Chicago – July 24, 2024
Last week, former President Donald Trump selected Sen. JD Vance to be his running mate. And a host of traditional free-market conservatives and libertarians were less than thrilled. In fact, up until the eleventh hour before Vance’s selection, big Republican donors lobbied their butts off to try to convince Trump to pick someone else.
In some ways, Vance has the résumé of someone you’d think old-school conservatives would be happy with. He’s a former Marine, a Yale-educated lawyer, a bestselling author and a successful venture capitalist. He’s staunchly conservative on social issues. He’s the embodiment of the American dream, rising from humble working-class roots in Ohio to become a self-made millionaire. He’s well connected to titans of business in Silicon Valley, and he has proven his ability to help raise millions of dollars in political donations for Trump.

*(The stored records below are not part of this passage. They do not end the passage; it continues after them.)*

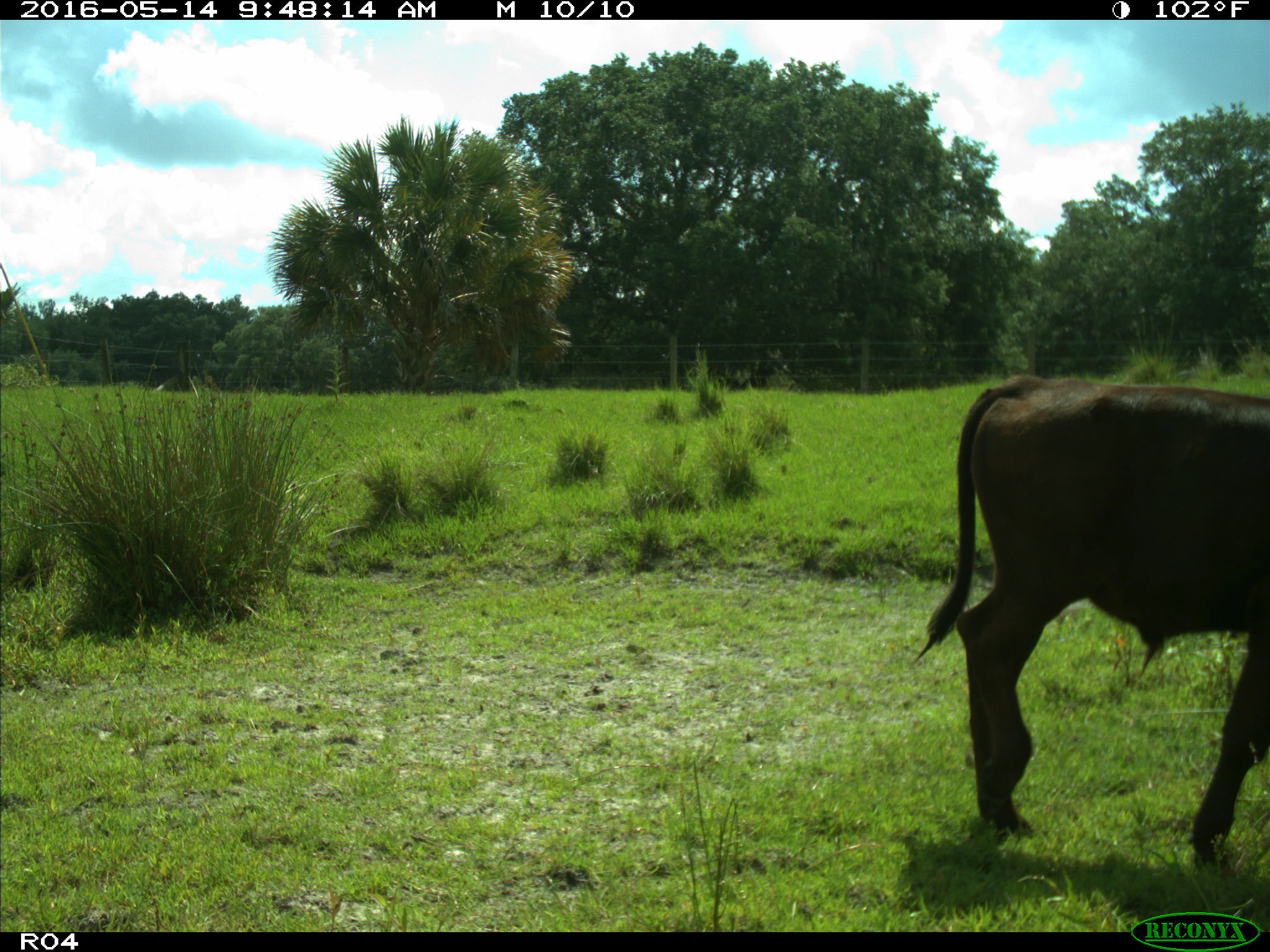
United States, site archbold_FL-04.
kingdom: Animalia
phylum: Chordata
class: Mammalia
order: Artiodactyla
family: Bovidae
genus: Bos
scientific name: Bos taurus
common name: domestic cow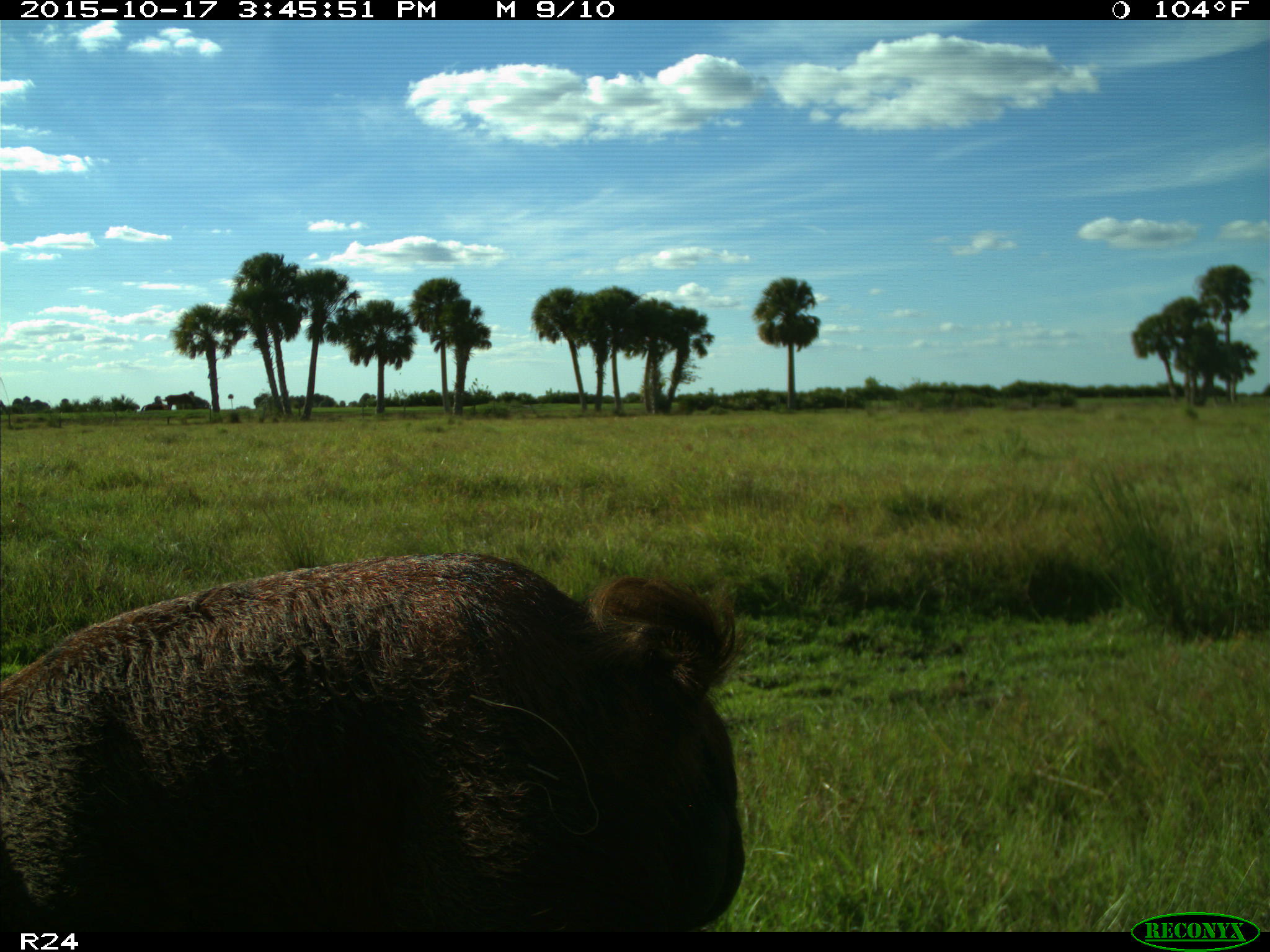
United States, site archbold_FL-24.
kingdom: Animalia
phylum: Chordata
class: Mammalia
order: Artiodactyla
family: Suidae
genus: Sus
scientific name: Sus scrofa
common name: wild boar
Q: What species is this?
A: Sus scrofa (wild boar).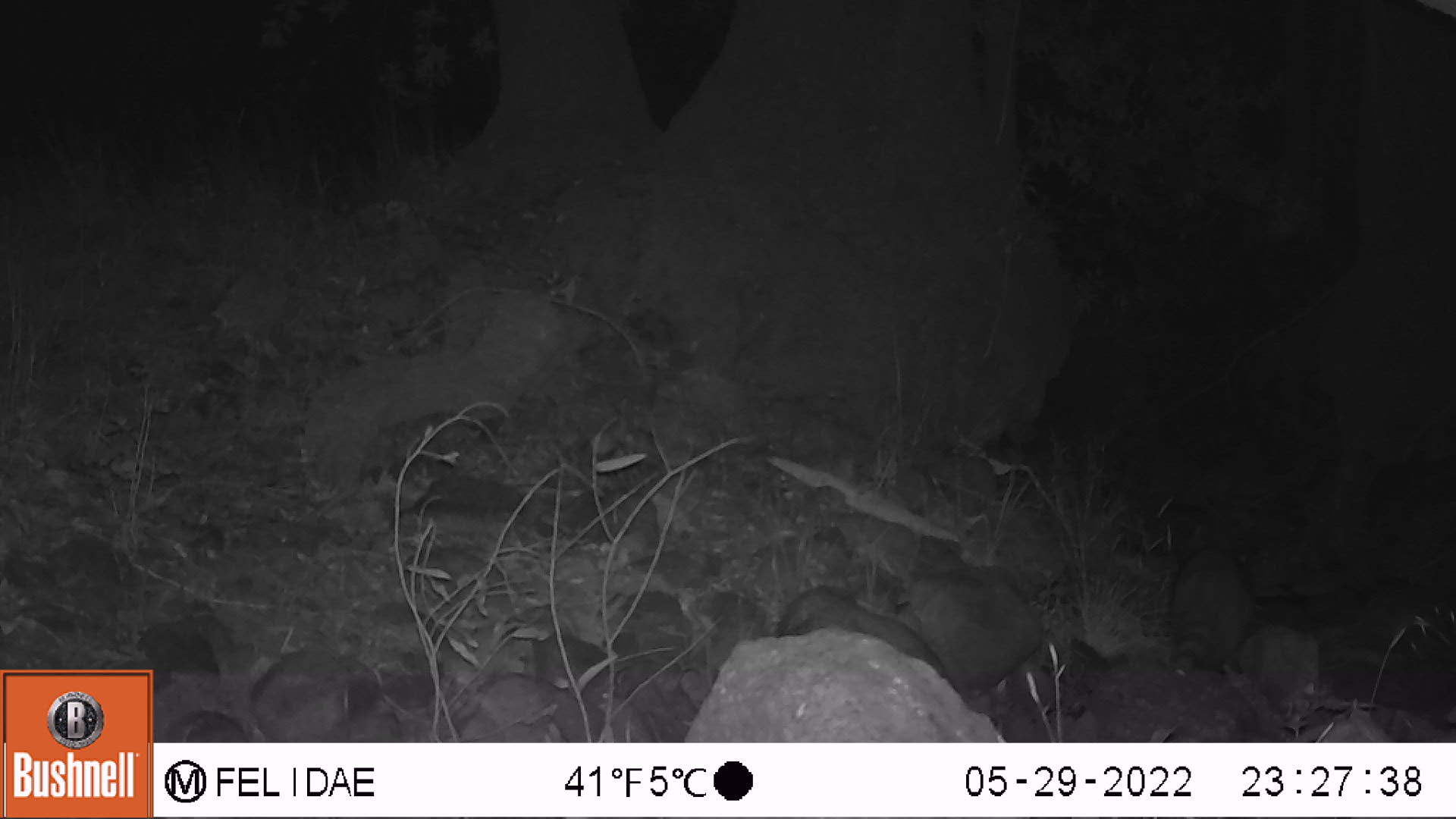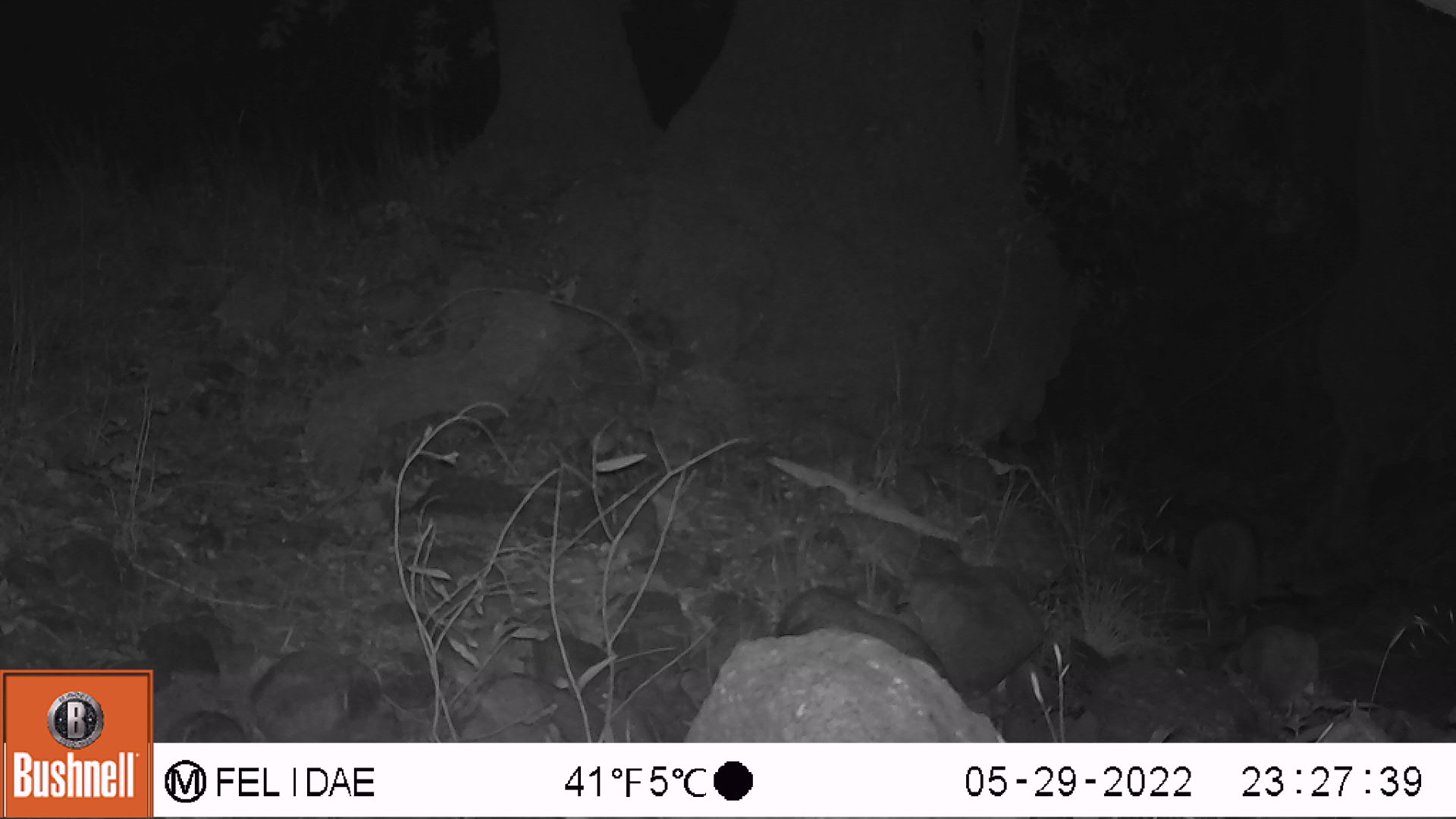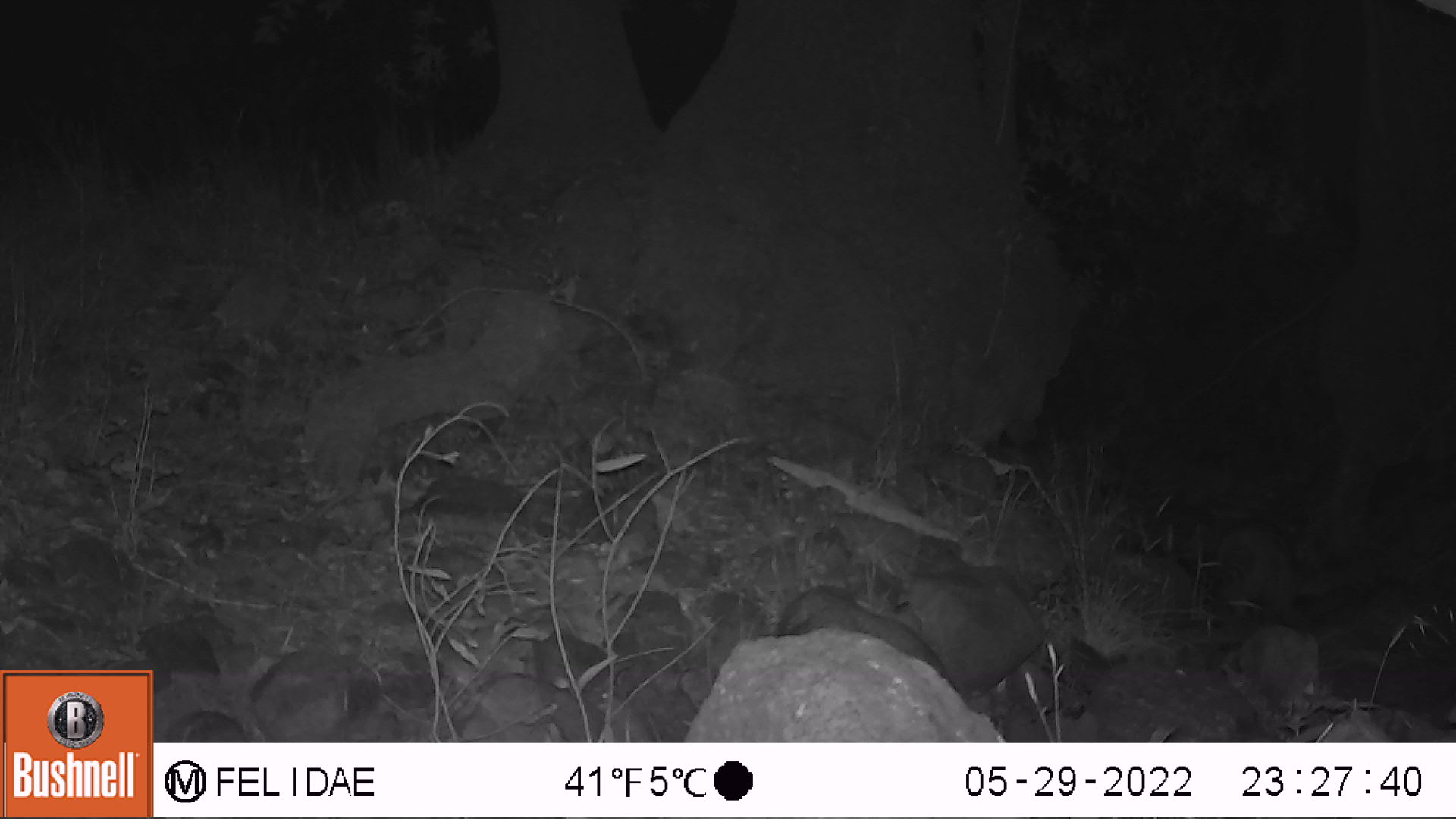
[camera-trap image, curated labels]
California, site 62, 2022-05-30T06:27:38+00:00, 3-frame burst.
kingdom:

But Vance is far from a traditional conservative, at least these days (he has had a self-acknowledged political transformation over the last decade). In his less than two years in the Senate, Vance has emerged as one of the brightest minds in what has been called “the New Right” or “national conservatism.” It’s an intellectual and political movement that departs from the free-market fundamentalism and foreign policy hawkishness of the Republicans of yesteryear.
Vance opposes free trade and advocates for the mass deportation of undocumented immigrants. Prominent economists argue that Trump’s proposals for higher tariffs and more restrictive immigration (including Trump’s policy goal to deport millions of undocumented workers) would make goods and services more expensive for American consumers, reignite inflation, hurt businesses and harm the overall economy.